-- Begin EXERCISE INPUT --
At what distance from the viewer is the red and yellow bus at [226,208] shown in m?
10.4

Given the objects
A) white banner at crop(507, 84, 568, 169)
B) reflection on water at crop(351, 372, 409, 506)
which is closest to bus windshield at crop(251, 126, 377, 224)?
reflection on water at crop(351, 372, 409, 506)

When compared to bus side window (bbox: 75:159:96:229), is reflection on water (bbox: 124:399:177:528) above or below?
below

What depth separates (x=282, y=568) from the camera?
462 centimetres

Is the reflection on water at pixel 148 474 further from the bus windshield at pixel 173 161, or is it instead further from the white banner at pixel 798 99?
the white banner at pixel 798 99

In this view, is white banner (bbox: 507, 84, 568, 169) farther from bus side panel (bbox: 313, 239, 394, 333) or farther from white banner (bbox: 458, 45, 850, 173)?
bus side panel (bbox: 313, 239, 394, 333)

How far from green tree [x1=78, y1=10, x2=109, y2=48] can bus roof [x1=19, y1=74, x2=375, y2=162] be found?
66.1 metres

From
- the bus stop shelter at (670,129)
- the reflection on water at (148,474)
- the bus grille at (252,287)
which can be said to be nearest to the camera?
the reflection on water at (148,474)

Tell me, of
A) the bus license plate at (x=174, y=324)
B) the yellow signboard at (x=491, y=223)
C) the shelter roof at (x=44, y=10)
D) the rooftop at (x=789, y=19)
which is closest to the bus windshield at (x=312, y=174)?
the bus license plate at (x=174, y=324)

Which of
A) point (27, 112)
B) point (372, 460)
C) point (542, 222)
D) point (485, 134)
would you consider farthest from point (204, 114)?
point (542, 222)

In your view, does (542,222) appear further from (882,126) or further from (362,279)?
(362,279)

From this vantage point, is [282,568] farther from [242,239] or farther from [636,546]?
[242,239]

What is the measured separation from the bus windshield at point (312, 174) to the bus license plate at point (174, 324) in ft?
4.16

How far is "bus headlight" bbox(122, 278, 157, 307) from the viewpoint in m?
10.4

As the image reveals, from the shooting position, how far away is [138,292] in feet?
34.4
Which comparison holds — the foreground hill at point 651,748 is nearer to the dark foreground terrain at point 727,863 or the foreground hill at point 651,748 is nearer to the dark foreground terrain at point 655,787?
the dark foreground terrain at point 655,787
-- End EXERCISE INPUT --
**PROBLEM TO WORK ON**
Update the records between the lines holding "Is the reflection" and "66.1 metres", inclusive, by putting "tall tree" in place of "green tree" and keeping everything else unchanged.

**TASK RESULT**
Is the reflection on water at pixel 148 474 further from the bus windshield at pixel 173 161, or is it instead further from the white banner at pixel 798 99?
the white banner at pixel 798 99

In this view, is white banner (bbox: 507, 84, 568, 169) farther from bus side panel (bbox: 313, 239, 394, 333) or farther from white banner (bbox: 458, 45, 850, 173)?
bus side panel (bbox: 313, 239, 394, 333)

How far from tall tree [x1=78, y1=10, x2=109, y2=48] can bus roof [x1=19, y1=74, x2=375, y2=162] be found?
66.1 metres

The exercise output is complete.